» YOUR ASSIGNMENT:
Every entry that follows needs to be repeated exactly.

[Extracted data entries]
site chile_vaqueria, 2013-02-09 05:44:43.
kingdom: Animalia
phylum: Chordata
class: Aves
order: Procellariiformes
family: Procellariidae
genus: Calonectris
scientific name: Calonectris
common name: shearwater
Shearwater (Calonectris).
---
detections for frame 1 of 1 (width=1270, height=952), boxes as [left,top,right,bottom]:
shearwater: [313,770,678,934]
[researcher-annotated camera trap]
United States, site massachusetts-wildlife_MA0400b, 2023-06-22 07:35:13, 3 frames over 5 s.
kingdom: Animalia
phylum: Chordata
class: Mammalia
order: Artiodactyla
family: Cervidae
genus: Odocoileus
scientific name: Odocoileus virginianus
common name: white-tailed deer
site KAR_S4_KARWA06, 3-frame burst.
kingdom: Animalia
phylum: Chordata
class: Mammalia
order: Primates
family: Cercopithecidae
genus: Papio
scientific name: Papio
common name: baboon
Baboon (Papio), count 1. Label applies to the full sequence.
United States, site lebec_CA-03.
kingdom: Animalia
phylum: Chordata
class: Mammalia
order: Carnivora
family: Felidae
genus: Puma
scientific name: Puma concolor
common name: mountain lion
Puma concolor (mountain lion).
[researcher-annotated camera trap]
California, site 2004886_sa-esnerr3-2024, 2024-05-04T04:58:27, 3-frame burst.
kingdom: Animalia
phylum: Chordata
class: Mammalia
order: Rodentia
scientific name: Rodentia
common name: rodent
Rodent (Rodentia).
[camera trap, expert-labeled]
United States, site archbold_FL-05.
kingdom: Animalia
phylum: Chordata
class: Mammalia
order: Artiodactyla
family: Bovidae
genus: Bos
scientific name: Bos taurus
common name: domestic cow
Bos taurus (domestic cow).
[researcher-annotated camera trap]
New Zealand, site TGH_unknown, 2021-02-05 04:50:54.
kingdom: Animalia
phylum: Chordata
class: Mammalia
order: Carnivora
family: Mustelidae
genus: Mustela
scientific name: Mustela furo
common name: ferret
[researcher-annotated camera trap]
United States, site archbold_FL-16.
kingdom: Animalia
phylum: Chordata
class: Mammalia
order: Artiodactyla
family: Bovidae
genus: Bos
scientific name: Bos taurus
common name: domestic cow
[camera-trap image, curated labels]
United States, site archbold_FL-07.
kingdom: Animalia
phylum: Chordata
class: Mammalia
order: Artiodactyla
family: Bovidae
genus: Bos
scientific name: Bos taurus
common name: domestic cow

» OUTPUT FOR THIS EXERCISE:
site chile_vaqueria, 2013-02-09 05:44:43.
kingdom: Animalia
phylum: Chordata
class: Aves
order: Procellariiformes
family: Procellariidae
genus: Calonectris
scientific name: Calonectris
common name: shearwater
Shearwater (Calonectris).
---
detections for frame 1 of 1 (width=1270, height=952), boxes as [left,top,right,bottom]:
shearwater: [313,770,678,934]
[researcher-annotated camera trap]
United States, site massachusetts-wildlife_MA0400b, 2023-06-22 07:35:13, 3 frames over 5 s.
kingdom: Animalia
phylum: Chordata
class: Mammalia
order: Artiodactyla
family: Cervidae
genus: Odocoileus
scientific name: Odocoileus virginianus
common name: white-tailed deer
site KAR_S4_KARWA06, 3-frame burst.
kingdom: Animalia
phylum: Chordata
class: Mammalia
order: Primates
family: Cercopithecidae
genus: Papio
scientific name: Papio
common name: baboon
Baboon (Papio), count 1. Label applies to the full sequence.
United States, site lebec_CA-03.
kingdom: Animalia
phylum: Chordata
class: Mammalia
order: Carnivora
family: Felidae
genus: Puma
scientific name: Puma concolor
common name: mountain lion
Puma concolor (mountain lion).
[researcher-annotated camera trap]
California, site 2004886_sa-esnerr3-2024, 2024-05-04T04:58:27, 3-frame burst.
kingdom: Animalia
phylum: Chordata
class: Mammalia
order: Rodentia
scientific name: Rodentia
common name: rodent
Rodent (Rodentia).
[camera trap, expert-labeled]
United States, site archbold_FL-05.
kingdom: Animalia
phylum: Chordata
class: Mammalia
order: Artiodactyla
family: Bovidae
genus: Bos
scientific name: Bos taurus
common name: domestic cow
Bos taurus (domestic cow).
[researcher-annotated camera trap]
New Zealand, site TGH_unknown, 2021-02-05 04:50:54.
kingdom: Animalia
phylum: Chordata
class: Mammalia
order: Carnivora
family: Mustelidae
genus: Mustela
scientific name: Mustela furo
common name: ferret
[researcher-annotated camera trap]
United States, site archbold_FL-16.
kingdom: Animalia
phylum: Chordata
class: Mammalia
order: Artiodactyla
family: Bovidae
genus: Bos
scientific name: Bos taurus
common name: domestic cow
[camera-trap image, curated labels]
United States, site archbold_FL-07.
kingdom: Animalia
phylum: Chordata
class: Mammalia
order: Artiodactyla
family: Bovidae
genus: Bos
scientific name: Bos taurus
common name: domestic cow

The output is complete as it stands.